The she-wolf feared me. Yet, she didn’t run when I told her to get out. She stepped closer. Proving what I’d suspected when she dared to follow me in here.
She had no clue. Not a single idea what she did to my wolf.
If she kent that, she wouldn’t have enclosed herself into a small space with me. Much less stepped even closer when I told her to get out.
My wolf slammed against my chest, and my breathing turned even rougher as her scent filled my nose.
“Dorie didn’t tell me you also had a chicken coop.” She was trying to level out her voice. But it didn’t work. The tremble remained as she added, “It’s much nicer than the one we keep at home.”
Home. She still considered the house she’d shared with that Joshua tadger home.
My wolf shuddered inside of me. Take her. Claim her. SHOW HER.
I silently begged her to run. I didn’t know how much longer I could hold myself back.
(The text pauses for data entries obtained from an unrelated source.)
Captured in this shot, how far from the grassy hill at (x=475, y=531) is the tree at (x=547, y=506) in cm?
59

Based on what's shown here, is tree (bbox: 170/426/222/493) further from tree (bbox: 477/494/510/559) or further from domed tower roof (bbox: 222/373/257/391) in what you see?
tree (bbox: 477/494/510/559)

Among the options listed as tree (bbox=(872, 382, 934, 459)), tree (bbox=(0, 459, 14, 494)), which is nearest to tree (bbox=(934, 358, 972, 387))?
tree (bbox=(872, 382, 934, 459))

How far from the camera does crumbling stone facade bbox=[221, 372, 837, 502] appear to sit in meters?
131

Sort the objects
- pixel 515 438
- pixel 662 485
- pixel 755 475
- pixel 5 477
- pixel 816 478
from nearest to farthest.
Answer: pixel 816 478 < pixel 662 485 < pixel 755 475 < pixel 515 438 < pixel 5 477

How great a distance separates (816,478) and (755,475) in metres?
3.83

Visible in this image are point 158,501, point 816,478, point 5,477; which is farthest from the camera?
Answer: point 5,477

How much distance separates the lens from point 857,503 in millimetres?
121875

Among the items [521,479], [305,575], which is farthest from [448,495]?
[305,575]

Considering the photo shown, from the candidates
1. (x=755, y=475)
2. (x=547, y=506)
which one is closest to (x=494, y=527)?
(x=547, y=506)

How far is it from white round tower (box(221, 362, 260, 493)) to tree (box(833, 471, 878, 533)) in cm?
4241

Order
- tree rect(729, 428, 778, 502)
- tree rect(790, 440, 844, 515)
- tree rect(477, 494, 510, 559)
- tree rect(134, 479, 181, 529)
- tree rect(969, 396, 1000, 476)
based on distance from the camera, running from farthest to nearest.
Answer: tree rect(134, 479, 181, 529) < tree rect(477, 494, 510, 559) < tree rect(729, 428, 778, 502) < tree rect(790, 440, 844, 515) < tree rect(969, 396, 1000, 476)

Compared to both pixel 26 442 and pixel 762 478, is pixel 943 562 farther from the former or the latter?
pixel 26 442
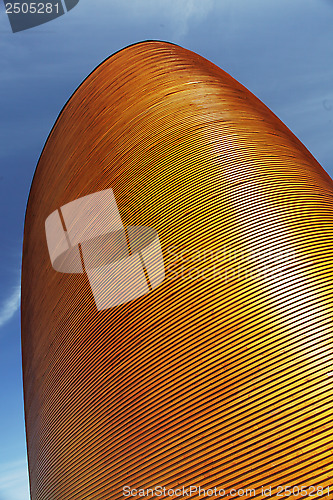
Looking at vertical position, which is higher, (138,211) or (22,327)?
(22,327)

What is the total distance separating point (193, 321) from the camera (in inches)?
262

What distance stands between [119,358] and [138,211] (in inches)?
132

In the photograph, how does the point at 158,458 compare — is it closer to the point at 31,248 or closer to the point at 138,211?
the point at 138,211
But she didn’t run. She kept coming forward. Getting closer and closer. To me.
Didn’t she understand how dangerous that was? “You’re wearing my kilt.”
I didn’t realize I’d spoken the words out loud until she said, “Yes, I hope that’s okay. I needed something other than a t-shirt for the trip to Faoiltiarn.”
She glanced down at the red, black, and blue tartan she’d fastened with a carabiner to make it fit around her waist. It hung so long on her that it reached her mid-calf. With the two braids wound around her head, she could’ve been mistaken for a schoolmarm in ill-fitting gear.
That didn’t stop my heart from beating like a drum, though.
She’s wearing your kilt, my wolf whispered inside of me.
She doesnae ken. I told my wolf, told myself that this was a cultural misunderstanding. The same as I didn’t know the ways of her Canadian pack, she didn’t know what wearing a man’s kilt signified in Faoiltiarn.
“Is it okay?” she asked again, her voice tentative and careful.
No, it wasn’t okay. My wolf was about to explode out of my chest. But I didn’t answer. I couldn’t answer. I could only hold myself back.
“Obviously not,” she muttered to herself when I didn’t reply. “Now, I definitely owe you breakfast.”
She peeped up at me, her wolf eyes glowing a yellowish white to see me in the darkness. “Any requests other than eggs? Do you like them cooked a certain way?”
So that was why she’d come forward instead of running away? For the eggs. She was planning to cook. For me!
My wolf panted inside my chest, even as my human said, “I’ll heat the stew from last night when I return to the cottage.”
“Oh, we can do better than that,” she insisted. “Ooh, did you already pull some eggs?”
She reached out for the basket I’d forgotten I was still gripping. Took it from me before I could think to hold on to it.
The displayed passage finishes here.